A dádiva do Rei
Em um reino muito distante, o rei passeava com a comitiva por seus lindos bosques, quando encontrou um homem moribundo, deitado no chão. Ele trajava farrapos, parecia muito doente, pois a sua pele estava pálida e tremia de frio, possivelmente causada pela fraqueza. O Rei ficou comovido pelo estado do homem e mandou que cuidassem dele.
Após alguns dias, o Rei resolve visitá-lo. Totalmente recuperado e bem vestido o homem, assim que avista seu benfeitor, joga-se a seus pés beijando-o com muita devoção. Ambos muito emocionados abraçam-se com ternura. O homem pede que o Rei o deixe servir de qualquer forma, em gratidão por tê-lo salvo e resgatado da miséria. O Rei, muito complacente, pede-lhe apenas um gesto simples, que ele, quando puder, vá ao castelo para beijá-lo. O homem fica feliz, diz que fará isso até o dia que morrer, pede que o Rei lhe mande fazer outra coisa, pois isso não seria uma obrigação, mas uma honra. O Rei responde que esse gesto seria suficiente. Os dois se despedem.
Já totalmente recuperado o homem, volta para sua aldeia, é recebido em festa pelo povo, a alegria toma conta de todos. O homem é solicitado a falar sobre o Rei e sua bondade. Já no fim do dia o homem, mesmo cansado das festividades, apressa-se a ir ao castelo para cumprir o que o Rei lhe pedira. Muito feliz, o Rei encontra-o na sala do trono e estende-lhe a mão para que fosse cumprida a "Cerimônia do Beijo".

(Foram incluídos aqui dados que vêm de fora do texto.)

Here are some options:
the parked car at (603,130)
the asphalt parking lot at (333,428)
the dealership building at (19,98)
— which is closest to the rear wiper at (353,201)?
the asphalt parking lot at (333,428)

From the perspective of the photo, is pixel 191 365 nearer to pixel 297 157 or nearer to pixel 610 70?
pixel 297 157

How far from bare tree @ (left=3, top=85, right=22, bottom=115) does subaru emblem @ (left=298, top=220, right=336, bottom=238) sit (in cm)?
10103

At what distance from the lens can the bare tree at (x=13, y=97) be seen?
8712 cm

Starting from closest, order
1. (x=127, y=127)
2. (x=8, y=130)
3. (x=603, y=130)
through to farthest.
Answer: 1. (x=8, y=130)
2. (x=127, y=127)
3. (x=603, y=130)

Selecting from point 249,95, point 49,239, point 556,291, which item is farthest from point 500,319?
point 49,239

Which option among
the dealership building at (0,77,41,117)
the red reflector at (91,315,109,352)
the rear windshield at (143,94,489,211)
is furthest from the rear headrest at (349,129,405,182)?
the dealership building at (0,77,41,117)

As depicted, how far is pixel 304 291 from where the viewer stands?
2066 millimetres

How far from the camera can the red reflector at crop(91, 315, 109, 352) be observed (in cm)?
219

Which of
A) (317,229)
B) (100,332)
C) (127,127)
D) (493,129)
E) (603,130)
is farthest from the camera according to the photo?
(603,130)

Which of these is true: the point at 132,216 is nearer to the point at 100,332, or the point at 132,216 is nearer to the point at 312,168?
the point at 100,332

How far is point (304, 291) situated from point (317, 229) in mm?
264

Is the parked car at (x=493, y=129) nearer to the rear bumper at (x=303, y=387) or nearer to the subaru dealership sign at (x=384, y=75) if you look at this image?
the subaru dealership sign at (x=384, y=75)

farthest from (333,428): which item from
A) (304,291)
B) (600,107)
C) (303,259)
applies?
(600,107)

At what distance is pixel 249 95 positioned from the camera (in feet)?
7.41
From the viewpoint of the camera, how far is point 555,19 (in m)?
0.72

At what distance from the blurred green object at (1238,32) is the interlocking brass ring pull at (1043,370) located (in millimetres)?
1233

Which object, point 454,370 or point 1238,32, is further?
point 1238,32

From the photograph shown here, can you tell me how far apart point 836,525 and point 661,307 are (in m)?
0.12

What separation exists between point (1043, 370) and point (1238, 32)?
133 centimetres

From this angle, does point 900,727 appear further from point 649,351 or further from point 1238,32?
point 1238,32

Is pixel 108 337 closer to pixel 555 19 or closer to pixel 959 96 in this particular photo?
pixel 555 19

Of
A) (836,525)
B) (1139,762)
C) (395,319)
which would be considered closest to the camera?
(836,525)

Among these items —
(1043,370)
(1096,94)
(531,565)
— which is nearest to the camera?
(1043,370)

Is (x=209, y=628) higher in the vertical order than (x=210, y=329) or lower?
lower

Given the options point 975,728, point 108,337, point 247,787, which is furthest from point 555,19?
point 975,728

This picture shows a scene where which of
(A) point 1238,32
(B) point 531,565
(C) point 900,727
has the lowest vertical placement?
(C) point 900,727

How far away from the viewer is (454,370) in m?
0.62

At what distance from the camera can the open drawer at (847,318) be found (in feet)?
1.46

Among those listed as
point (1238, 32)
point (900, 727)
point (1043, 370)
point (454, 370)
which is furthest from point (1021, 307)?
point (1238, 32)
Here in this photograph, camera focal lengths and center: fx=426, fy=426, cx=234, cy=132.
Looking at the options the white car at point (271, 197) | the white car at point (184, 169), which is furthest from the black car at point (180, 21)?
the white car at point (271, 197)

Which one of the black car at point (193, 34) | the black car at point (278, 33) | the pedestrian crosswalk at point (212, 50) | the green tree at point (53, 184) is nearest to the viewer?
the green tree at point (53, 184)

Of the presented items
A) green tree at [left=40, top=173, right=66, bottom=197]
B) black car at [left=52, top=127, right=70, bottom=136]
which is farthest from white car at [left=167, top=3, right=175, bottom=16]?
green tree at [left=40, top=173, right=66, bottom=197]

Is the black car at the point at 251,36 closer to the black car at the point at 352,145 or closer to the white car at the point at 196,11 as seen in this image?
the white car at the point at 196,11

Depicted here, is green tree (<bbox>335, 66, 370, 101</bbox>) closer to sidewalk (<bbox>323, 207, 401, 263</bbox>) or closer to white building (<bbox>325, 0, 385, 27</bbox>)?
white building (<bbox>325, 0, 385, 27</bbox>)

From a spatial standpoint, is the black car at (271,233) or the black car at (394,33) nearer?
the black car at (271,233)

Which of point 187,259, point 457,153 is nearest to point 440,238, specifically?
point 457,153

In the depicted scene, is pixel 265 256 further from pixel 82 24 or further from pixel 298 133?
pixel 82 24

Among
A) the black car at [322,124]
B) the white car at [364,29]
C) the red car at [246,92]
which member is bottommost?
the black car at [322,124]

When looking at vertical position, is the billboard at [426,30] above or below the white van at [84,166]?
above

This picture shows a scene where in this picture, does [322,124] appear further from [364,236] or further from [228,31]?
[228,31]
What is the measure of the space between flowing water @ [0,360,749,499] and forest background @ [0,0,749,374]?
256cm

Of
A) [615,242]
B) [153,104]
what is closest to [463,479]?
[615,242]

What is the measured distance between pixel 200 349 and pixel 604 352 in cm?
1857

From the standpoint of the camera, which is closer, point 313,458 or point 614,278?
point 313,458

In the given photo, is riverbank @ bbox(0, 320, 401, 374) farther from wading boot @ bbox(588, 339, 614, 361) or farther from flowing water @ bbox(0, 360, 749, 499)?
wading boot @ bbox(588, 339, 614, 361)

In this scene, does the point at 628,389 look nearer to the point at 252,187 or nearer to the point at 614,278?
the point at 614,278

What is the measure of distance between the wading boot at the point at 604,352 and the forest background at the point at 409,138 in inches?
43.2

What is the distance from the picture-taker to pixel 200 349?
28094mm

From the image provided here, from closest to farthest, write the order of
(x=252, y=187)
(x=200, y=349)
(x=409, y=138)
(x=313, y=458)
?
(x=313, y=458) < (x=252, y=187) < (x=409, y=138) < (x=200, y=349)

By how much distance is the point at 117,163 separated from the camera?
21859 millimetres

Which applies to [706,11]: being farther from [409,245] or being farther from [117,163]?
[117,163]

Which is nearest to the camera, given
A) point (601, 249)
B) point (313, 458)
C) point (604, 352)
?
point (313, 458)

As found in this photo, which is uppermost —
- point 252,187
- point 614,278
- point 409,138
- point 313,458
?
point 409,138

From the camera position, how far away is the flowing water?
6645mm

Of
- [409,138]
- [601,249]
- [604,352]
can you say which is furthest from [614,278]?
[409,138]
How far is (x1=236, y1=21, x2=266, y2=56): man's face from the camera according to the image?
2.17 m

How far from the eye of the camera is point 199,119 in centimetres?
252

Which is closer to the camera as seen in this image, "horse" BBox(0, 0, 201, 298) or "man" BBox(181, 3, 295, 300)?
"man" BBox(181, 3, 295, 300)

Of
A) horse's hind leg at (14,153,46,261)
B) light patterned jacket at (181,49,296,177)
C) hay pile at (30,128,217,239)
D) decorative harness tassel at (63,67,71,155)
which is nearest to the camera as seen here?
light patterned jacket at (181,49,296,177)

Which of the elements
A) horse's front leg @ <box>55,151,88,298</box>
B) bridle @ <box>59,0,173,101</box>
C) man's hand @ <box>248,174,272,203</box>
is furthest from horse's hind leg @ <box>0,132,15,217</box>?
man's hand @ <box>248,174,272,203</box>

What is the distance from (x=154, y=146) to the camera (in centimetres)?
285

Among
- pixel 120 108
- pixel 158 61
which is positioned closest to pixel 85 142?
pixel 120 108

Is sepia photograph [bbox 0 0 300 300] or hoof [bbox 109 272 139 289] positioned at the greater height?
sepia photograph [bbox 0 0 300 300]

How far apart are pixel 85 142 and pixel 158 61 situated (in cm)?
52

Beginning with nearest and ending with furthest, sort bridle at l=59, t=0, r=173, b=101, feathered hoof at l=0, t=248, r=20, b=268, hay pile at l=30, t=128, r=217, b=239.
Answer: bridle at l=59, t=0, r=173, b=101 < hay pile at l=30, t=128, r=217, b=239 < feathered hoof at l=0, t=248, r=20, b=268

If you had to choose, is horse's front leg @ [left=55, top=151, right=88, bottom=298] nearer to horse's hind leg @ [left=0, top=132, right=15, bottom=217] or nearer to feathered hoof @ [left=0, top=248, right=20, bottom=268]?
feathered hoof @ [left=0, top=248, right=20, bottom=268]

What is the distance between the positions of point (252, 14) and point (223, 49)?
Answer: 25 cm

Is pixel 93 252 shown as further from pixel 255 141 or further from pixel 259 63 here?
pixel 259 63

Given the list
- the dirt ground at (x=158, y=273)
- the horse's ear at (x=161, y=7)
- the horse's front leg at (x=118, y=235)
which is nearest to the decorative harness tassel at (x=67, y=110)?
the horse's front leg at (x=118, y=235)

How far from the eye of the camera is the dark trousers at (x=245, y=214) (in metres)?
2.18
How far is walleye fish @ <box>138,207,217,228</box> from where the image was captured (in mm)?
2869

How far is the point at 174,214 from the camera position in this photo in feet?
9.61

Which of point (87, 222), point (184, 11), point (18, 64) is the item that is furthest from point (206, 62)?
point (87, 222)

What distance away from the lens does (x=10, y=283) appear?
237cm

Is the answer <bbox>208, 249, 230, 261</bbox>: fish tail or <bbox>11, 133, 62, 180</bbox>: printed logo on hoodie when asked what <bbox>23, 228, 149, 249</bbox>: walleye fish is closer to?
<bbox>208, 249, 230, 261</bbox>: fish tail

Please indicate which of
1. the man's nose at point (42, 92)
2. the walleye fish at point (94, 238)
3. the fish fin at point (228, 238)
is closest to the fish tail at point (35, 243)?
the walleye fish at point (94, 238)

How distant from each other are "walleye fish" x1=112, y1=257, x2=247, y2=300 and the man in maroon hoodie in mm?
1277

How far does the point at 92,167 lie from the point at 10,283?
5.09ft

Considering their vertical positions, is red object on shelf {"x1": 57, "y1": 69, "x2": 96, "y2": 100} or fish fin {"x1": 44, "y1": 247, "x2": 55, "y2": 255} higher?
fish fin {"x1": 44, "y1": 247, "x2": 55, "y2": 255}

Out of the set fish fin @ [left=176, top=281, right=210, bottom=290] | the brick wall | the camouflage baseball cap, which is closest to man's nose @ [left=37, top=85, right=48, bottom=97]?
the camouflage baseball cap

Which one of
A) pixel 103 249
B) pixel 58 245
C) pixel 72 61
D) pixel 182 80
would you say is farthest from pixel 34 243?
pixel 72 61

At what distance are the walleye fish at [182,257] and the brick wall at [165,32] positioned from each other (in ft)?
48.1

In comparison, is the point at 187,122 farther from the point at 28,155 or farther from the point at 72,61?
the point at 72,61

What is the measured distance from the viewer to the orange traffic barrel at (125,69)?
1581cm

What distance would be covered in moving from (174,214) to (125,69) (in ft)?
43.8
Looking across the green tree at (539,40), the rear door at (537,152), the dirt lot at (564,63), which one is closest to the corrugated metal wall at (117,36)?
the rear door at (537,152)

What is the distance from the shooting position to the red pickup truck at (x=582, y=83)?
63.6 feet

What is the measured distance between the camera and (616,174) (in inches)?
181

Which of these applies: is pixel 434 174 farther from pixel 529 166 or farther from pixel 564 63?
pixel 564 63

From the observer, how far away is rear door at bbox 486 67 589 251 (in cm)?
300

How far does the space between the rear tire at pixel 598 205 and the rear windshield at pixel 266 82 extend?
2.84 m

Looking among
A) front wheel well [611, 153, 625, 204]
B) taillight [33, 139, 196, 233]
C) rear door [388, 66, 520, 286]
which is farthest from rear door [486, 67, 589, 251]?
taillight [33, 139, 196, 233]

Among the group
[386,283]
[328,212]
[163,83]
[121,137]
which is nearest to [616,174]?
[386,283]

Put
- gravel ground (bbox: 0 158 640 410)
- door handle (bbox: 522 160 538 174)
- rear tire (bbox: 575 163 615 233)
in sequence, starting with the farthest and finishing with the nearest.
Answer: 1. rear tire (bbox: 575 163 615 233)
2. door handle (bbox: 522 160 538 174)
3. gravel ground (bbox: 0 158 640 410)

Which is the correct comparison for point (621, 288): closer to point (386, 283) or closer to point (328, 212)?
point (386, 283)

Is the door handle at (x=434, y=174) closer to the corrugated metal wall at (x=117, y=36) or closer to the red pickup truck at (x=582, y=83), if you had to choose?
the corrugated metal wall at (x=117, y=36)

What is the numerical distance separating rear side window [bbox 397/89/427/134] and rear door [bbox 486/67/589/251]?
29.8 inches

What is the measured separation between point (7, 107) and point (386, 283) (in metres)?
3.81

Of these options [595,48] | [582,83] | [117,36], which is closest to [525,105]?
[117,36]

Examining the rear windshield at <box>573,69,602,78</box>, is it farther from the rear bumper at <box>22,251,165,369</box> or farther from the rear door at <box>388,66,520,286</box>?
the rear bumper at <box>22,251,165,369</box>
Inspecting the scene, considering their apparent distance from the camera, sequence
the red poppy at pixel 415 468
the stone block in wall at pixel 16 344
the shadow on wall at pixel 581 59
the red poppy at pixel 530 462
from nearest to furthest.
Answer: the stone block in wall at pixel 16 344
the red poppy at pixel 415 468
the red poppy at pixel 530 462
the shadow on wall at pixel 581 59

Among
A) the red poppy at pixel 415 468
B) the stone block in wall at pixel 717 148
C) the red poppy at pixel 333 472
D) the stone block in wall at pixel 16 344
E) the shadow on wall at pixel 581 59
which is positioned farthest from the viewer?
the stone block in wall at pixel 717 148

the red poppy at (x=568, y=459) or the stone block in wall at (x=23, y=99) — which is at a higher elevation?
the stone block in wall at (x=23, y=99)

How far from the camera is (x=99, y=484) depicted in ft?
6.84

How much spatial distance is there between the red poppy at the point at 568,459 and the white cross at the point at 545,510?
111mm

Os dias passam e o homem continua sendo o centro das atenções da aldeia, porém a vida agitada o deixam exausto e ele pensa que o Rei pedira que ele fosse somente quando fosse possível. Em muitos dias o homem estava cansado demais, faltava à cerimônia. O Rei esperava-o e preparava-se sempre para sua chegada. Dias passam e o homem cada vez menos ia ao castelo. Ele sempre era convidado a participar de jantares, dar palestras para falar do Rei e seu castelo. Tantos compromissos impediam-no de ir beijar a mão do Rei.
Porém, com o passar do tempo, as pessoas foram perdendo o interesse, o homem já não era mais tão requisitado. Algumas pessoas fizeram-no acreditar que o Rei era o culpado pela rejeição que sofria, pois o Rei deveria cuidar dele constantemente e isso não acontecia mais. As pessoas diziam que, se o Rei quisesse a mão beijada, que ele mandasse buscá-lo. O homem acabou se convencendo de sua limitação e passou a difamar o Rei e desprezar o gesto de bondade, então o homem nunca mais voltou ao castelo...
Muitos anos passaram, o homem foi totalmente esquecido e desprezado pelo povoado. Caiu doente e sem ninguém para cuidar dele, arrastou-se até o bosque do castelo e lá ficou até que foi novamente encontrado pelo Rei. Novamente o Rei ficou triste ao vê-lo e perguntou-lhe por que andou maldizendo seu reinado, depois de ter recebido tantas benesses? E onde estavam aqueles que o aconselharam e que julgava seus amigos, para cuidarem dele?
O homem, muito envergonhado e arrependido, pediu perdão. O Rei abençoou-o e mandou que novamente cuidassem dele e depois despediu-o pedindo que ele não mais entrasse em seu reino.